# Bessere Cam gesucht!



## foxx21 (1. April 2003)

Hallo ich bin auf der suche nach einer guten Digitalkamera (Spiegelreflex) und wollt mal wissen was ihr so empfehlt, 

preis bis, ca. 600 €

danke

adio


----------



## Martin Schaefer (1. April 2003)

Hi du,

digital? Spiegelreflex? 600 Euro?
 *daumendrück*  

Ich glaube kaum, dass du für den Preis eine funktionstüchtige
findest. Wenn sie nur fürs Regal sein soll, dann gibts vielleicht
irgendwo eine für den Preis, die vom LKW überrollt wurde.
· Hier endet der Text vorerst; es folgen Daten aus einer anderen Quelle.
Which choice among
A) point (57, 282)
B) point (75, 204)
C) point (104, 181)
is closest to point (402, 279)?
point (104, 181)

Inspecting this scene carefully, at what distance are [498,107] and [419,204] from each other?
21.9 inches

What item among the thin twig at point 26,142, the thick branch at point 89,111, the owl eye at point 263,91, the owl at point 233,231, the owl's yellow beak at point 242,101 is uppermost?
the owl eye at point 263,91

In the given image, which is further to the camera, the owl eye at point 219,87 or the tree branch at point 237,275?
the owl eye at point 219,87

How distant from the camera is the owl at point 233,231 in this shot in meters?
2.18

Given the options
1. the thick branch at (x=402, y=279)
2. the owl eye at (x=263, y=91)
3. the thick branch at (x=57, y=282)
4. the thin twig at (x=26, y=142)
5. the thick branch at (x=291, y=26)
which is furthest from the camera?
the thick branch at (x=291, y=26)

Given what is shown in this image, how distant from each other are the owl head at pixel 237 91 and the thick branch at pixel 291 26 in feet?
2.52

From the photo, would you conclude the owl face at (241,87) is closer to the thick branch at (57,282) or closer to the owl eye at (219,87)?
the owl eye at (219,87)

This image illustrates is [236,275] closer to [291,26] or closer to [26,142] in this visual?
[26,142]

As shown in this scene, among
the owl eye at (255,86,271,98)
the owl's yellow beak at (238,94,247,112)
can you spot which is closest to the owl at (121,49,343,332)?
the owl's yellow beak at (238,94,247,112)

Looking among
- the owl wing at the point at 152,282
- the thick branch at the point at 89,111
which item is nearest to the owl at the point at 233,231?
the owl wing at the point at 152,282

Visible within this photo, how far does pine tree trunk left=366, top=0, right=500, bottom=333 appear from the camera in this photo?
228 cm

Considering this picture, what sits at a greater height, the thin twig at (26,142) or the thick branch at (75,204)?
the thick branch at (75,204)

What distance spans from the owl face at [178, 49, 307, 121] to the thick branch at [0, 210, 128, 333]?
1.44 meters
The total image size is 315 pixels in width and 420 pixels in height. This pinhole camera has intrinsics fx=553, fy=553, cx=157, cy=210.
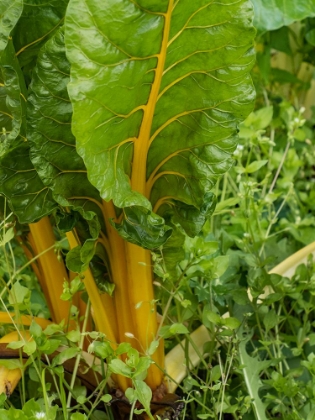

Oder hast du dich irgendwo vertippt?

Gruß
lightbox


----------



## Sebastianus (1. April 2003)

Also ne richtig gute Spiegelreflex für 600 bekommst höchstens in Polen aufm Schwarzmarkt! Ne gute Digitalkamera wäre z.b. die Olympus C-740 Ultra Zoom - hat nen 10fach Zoom und genügend Auflösung! aber Spiegelreflex im semi-Profi is Profi-Bereich neu, da würde ich schonmal 1,800 und aufwärts veranschlagen! Ohne Objektiv !


----------



## foxx21 (1. April 2003)

ok ok, hab mich vertippt  

ohne spiegelreflex aber sollt schon nach was aussehen, nicht so ein miniding


----------



## Sebastianus (1. April 2003)

Dann würde ich dir die oben genannte Olympus empfehlen! Ich habe oft gemerkt, das ein größerer Zoom besser ist als ein MegaPixel mehr! Außer du möchtest immer wirklich alles im Bereich bis 3-4 Meter fotografieren!!! PReis dürfte bei 550 EUR liegen!


----------



## foxx21 (1. April 2003)

ja danke, ist schon mal in die nähere auswahl gerückt  

sonst noch irgendwelche Vorschläge??


----------



## foxx21 (1. April 2003)

was meint ihr dazu??

Hier


----------



## Gi.Joe (1. April 2003)

Argh,

die Sonys sind bestimmt gut in der Bildqualität, aber du wirst dir die Zähne ausbeißen an diesen schweiineteuren MemorySticks.
Ich denke gerade, dass du die billigen Speicherpreise ausnutzen möchtest, und, wenn du im Urlaub bist, und (zufällig) keine HDD bzw. Laptop zur Hand, kommst du mit einem 64MemoryStcik ungefähr bis Dortmund Flughafen Wartehalle.

ZUm Vergleich:

IBM MicroDrive 512MB: 145€
MemoryStick 512MB: 339€

Preise lt. guenstiger.de (19:27)

Kauf dir einfachmal die ComputerFoto(digiFoto) lies dir die Tests durch, und dann kauf dir, die Cam, die deinen Ansprüchen am besten Gerecht wird.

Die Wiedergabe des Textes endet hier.